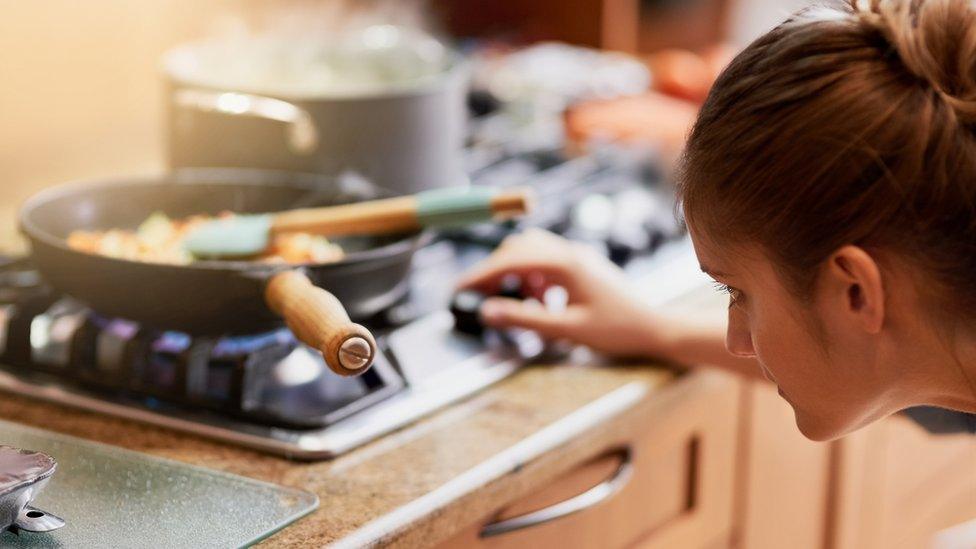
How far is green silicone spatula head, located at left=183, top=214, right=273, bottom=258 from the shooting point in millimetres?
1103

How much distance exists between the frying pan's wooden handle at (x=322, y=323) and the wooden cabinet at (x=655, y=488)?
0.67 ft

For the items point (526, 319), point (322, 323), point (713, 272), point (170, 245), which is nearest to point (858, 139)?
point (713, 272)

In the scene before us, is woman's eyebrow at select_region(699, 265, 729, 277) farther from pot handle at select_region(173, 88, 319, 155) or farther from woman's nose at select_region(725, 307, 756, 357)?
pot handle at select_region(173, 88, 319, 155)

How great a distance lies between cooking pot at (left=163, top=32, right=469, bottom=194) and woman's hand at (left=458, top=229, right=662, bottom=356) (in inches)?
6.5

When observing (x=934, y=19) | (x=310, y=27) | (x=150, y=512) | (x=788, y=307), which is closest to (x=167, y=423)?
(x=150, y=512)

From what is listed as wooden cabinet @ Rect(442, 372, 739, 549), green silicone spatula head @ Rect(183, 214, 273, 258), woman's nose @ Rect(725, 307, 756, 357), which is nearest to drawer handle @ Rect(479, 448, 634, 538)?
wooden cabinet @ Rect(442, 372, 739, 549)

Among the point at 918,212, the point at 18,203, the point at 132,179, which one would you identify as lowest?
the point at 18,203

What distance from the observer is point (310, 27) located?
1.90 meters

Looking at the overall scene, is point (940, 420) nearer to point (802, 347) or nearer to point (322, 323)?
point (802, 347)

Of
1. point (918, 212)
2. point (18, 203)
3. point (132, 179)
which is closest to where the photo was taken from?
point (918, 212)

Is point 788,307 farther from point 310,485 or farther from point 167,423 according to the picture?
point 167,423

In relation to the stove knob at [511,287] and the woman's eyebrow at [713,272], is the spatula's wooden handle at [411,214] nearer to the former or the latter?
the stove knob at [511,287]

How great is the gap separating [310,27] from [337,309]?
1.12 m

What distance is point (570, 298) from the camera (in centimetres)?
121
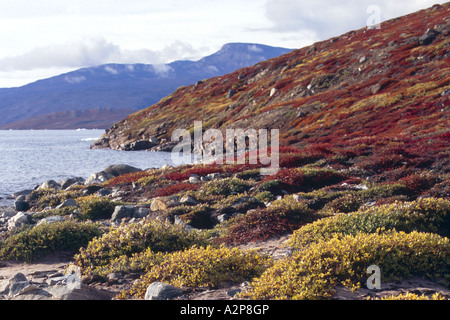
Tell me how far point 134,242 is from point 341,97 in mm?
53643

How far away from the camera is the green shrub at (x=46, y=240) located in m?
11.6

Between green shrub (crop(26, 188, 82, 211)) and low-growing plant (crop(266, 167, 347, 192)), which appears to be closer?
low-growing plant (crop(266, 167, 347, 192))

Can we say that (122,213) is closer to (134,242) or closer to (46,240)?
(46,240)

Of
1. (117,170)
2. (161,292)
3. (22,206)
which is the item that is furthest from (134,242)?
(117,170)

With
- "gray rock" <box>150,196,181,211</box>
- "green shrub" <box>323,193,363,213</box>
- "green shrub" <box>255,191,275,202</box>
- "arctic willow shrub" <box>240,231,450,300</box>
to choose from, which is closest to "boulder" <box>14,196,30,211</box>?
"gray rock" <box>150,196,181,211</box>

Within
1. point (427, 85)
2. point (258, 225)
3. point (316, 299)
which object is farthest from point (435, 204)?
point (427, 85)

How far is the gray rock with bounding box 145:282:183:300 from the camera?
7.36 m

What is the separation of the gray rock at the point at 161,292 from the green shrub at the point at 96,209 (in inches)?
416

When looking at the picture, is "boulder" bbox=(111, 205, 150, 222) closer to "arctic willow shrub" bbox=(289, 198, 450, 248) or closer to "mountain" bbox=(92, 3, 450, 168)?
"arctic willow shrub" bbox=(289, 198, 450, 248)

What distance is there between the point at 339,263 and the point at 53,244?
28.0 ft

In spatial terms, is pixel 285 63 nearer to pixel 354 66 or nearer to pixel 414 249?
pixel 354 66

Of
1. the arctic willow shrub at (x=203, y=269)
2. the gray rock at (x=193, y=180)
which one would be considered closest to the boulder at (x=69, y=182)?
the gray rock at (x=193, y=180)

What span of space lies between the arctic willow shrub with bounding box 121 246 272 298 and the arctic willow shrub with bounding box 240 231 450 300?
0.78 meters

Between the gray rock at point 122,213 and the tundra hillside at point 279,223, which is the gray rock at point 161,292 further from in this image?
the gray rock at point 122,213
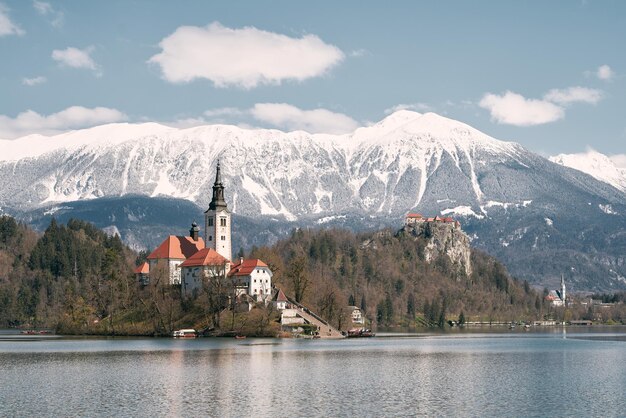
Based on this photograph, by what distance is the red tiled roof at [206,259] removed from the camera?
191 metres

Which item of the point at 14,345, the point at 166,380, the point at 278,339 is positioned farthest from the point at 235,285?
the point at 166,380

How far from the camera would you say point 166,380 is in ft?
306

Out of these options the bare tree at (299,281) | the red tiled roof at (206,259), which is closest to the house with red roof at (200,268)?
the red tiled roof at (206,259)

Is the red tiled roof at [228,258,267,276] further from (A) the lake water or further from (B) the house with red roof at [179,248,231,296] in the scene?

------------------------------------------------------------

■ Exercise brief:
Exclude all pictures and reproduce verbatim the lines running from the line that contains "What span of" to the end of the data above, both ends included.

■ Result:
What span of space lies between the arctic willow shrub with bounding box 121 246 272 298 and the arctic willow shrub with bounding box 240 231 450 300?
0.78 meters

Between the gray rock at point 122,213 and the tundra hillside at point 279,223, which is the gray rock at point 161,292 further from in this image?
the gray rock at point 122,213
Based on this photograph, by what distance is the red tiled roof at [206,259] removed from the camera?
191 metres

Which item of the point at 14,345, the point at 166,380, the point at 278,339 is positioned farthest from the point at 235,285?
the point at 166,380

How far from the camera would you say point 166,380 is in ft?
306

Out of these options the bare tree at (299,281) | the red tiled roof at (206,259), which is closest to the house with red roof at (200,268)?
the red tiled roof at (206,259)

Is the red tiled roof at [228,258,267,276] further from (A) the lake water or further from (B) the house with red roof at [179,248,231,296] in the scene?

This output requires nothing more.